New Year, New You?!?
Resolutions Fail. Try “Radical Doability”
I am not a neurophysiologist, motivational speaker or therapist, so this week’s blog is just my paraphrase of a great WSJ article on being better in 2025.
“New Year, New You”: The traditional slogan encapsulates both the promise and the hopelessness of our annual attempt at personal transformation. On the one hand, January 1 feels feels full of potential for a fresh start, a reboot, a decisive repudiation of all the botched efforts and missteps of the past. On the other hand, if any of that really worked, there would be far fewer people in the market for a new beginning, year after year.
Many of us are familiar with the experience of making New Year’s resolutions to boost our physical fitness, get on top of the to-do list, grow your practice while spending more time enjoying life, and so on. What keeps us from accomplishing those things is rarely a lack of self-discipline, or needing a more efficient system for building healthier habits. More often, it’s the very attempt to make sweeping changes—to “become unrecognizable,” in the parlance of contemporary self-help—that stands in the way of a different, happier and more meaningful life.
It unfolds like this. You want the benefits you think you’d get from, say, learning to place implants, so you resolve to become a implant expert. You buy the implant equipment, find the best implant manufacturer and enroll in a week-long implants course. Maybe you even get as far as planning a few implants.

## SUPPLIED DATA
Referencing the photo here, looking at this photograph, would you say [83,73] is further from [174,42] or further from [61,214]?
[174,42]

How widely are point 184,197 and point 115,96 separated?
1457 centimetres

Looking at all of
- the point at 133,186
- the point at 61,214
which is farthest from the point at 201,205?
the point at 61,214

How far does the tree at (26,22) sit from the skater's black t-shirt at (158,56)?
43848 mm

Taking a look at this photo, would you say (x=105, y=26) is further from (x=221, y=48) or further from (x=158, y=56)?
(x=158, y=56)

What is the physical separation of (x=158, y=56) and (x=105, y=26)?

==

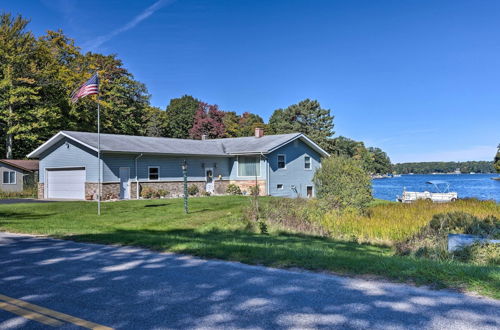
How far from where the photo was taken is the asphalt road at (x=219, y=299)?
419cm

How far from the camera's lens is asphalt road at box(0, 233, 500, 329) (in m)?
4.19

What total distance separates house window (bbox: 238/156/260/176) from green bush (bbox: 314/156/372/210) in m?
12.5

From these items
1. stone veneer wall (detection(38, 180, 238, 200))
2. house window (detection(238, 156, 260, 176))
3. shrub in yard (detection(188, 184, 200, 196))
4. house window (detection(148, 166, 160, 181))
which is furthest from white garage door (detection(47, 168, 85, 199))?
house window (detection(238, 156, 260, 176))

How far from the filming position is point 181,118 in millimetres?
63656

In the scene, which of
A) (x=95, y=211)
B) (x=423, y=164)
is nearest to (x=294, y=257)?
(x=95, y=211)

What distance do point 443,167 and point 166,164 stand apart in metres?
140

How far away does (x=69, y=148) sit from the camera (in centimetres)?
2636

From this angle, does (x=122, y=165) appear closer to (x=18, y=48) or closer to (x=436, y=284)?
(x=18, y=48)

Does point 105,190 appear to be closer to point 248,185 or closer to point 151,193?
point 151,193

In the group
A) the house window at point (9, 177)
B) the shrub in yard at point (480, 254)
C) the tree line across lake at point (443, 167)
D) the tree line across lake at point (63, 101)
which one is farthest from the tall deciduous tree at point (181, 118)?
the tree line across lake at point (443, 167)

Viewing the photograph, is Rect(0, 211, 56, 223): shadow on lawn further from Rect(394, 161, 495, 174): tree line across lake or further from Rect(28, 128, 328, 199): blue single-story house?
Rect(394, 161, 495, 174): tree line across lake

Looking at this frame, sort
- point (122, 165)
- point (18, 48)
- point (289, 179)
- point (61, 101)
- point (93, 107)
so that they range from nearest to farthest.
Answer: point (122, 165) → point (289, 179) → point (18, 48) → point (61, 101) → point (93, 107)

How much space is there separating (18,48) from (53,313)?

## WHAT IS BEING ASKED
Carry on the blog post about New Year's resolutions, starting right after its last sentence.

## ANSWER SPACE
But then something goes wrong. Perhaps the prospect of executing the complex procedures at the highest level every day for the rest of your career suddenly strikes you as intolerably stressful. Or perhaps the idea of implant training seems so time-consuming that you tell yourself it’s best to wait a few years, until various other commitments are out of the way, so you can give it the attention it deserves.
The truth is that the appeal of a “New You” doesn’t have to do with exercising more, making more money or accomplishing any other concrete change. Rather, it’s about obtaining a sense of security and control over life. With a new year beginning, we want to finally feel that we’re in the driver’s seat when it comes to our practice, health, finances, and so on.
But change demands that you embark on new ventures with no real confidence that you know what you’re doing. When we think about changing our lives, we want to imagine ourselves as the captain of a superyacht, calmly programming our future destination into the ship’s navigational systems, then confidently sitting back to watch our plans become reality.
In reality, life as a finite human is better understood as piloting a little one-person kayak down an unpredictable river. We don’t get to know what’s coming next—when the peaceful or challenging or terrifying periods might arise. Everything rests on our capacity to navigate from moment to moment, making the best decisions we can, and not allowing ourselves to be disheartened by the ways in which our journey doesn’t exactly map the plans we might have had for it. In this situation, the only action that really matters is the one you take right now.
Freedom lies not in this futile struggle to become someone else but in consciously accepting who we really are and starting from there. Instead of “becoming unrecognizable,” the New Year should be a time to commit to “radical doability.” This means:
having the guts to engage in new habits “dailyish,” and not so wedded to rigid consistency that a few missed sessions knock you entirely off track.
embracing the pleasure of an easily reachable goal.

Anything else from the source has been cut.